### ABOUT THIS EXERCISE
Once you reach the line containing "scientific name: Odocoileus virginianus" in the data below, restate each line word for word up to and including the one containing "family: Muridae".

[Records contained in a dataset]
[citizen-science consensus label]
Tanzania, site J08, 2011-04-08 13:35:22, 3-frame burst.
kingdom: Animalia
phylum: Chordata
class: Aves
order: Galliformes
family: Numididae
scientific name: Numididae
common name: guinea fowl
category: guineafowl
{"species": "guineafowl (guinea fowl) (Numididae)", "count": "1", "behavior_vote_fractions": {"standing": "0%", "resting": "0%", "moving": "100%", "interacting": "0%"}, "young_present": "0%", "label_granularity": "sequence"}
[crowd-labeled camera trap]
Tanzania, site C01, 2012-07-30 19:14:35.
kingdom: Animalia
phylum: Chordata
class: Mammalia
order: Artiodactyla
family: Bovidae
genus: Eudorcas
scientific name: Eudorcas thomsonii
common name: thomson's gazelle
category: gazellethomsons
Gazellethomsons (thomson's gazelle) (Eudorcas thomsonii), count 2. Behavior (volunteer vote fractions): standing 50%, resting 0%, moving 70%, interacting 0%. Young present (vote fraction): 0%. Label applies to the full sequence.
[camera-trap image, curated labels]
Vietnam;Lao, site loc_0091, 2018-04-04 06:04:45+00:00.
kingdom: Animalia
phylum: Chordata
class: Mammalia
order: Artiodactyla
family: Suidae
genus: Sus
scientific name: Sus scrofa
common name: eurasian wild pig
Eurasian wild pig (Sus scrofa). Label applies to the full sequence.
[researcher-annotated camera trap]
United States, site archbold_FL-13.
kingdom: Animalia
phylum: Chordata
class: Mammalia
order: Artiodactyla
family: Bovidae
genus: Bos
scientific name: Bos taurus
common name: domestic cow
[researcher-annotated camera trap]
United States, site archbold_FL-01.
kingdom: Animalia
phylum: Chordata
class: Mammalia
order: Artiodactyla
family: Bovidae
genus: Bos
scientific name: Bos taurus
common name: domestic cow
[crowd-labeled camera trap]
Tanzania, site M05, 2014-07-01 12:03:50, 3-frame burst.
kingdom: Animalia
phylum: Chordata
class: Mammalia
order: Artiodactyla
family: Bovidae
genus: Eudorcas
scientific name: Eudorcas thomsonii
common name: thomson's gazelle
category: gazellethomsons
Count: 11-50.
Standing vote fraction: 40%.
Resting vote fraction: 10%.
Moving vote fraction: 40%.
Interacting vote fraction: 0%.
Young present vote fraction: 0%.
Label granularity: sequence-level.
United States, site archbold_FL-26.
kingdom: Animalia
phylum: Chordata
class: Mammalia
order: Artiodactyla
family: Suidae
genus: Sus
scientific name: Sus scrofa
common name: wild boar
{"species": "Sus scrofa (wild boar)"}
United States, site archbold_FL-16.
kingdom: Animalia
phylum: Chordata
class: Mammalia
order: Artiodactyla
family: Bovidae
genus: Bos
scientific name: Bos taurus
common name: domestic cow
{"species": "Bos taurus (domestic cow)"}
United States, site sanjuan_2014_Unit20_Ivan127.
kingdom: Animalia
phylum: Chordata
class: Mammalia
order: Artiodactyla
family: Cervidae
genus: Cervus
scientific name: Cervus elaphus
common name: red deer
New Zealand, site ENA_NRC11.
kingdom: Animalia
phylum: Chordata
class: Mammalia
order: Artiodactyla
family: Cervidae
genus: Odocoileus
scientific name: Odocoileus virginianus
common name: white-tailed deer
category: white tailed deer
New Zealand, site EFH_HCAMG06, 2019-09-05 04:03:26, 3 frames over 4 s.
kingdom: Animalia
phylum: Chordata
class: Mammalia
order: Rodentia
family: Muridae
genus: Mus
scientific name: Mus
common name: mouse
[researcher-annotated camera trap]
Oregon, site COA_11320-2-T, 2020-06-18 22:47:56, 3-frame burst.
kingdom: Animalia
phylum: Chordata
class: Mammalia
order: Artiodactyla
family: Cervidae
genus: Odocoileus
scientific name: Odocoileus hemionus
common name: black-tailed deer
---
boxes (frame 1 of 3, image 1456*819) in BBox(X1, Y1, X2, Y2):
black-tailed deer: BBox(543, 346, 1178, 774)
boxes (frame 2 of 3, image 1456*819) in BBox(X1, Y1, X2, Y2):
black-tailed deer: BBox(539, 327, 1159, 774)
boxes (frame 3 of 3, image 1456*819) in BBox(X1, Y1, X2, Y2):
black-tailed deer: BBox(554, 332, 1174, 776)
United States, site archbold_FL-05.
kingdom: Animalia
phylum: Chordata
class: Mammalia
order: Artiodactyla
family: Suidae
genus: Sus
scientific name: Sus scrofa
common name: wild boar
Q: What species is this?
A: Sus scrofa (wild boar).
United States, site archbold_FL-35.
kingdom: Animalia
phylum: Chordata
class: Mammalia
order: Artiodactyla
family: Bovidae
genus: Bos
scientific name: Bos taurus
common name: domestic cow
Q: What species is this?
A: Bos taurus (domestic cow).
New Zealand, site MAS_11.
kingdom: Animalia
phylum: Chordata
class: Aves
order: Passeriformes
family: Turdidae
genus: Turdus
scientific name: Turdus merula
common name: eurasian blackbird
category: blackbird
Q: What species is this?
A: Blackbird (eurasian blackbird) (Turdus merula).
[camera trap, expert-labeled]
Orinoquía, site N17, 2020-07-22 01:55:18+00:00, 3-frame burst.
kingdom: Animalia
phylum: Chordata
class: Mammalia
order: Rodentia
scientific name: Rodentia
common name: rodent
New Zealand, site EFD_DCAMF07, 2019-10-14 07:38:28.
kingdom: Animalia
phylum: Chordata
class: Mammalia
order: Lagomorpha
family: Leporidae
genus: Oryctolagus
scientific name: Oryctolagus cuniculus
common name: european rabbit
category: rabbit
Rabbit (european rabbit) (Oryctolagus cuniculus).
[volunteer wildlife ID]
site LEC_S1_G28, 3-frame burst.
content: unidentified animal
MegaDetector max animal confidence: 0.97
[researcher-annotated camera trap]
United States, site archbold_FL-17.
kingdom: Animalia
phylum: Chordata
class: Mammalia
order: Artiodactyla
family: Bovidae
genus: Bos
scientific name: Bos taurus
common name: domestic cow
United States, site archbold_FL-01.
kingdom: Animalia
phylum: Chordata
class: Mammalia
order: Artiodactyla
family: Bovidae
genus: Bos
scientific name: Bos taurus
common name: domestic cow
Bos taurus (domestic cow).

### ANSWER BELOW
scientific name: Odocoileus virginianus
common name: white-tailed deer
category: white tailed deer
New Zealand, site EFH_HCAMG06, 2019-09-05 04:03:26, 3 frames over 4 s.
kingdom: Animalia
phylum: Chordata
class: Mammalia
order: Rodentia
family: Muridae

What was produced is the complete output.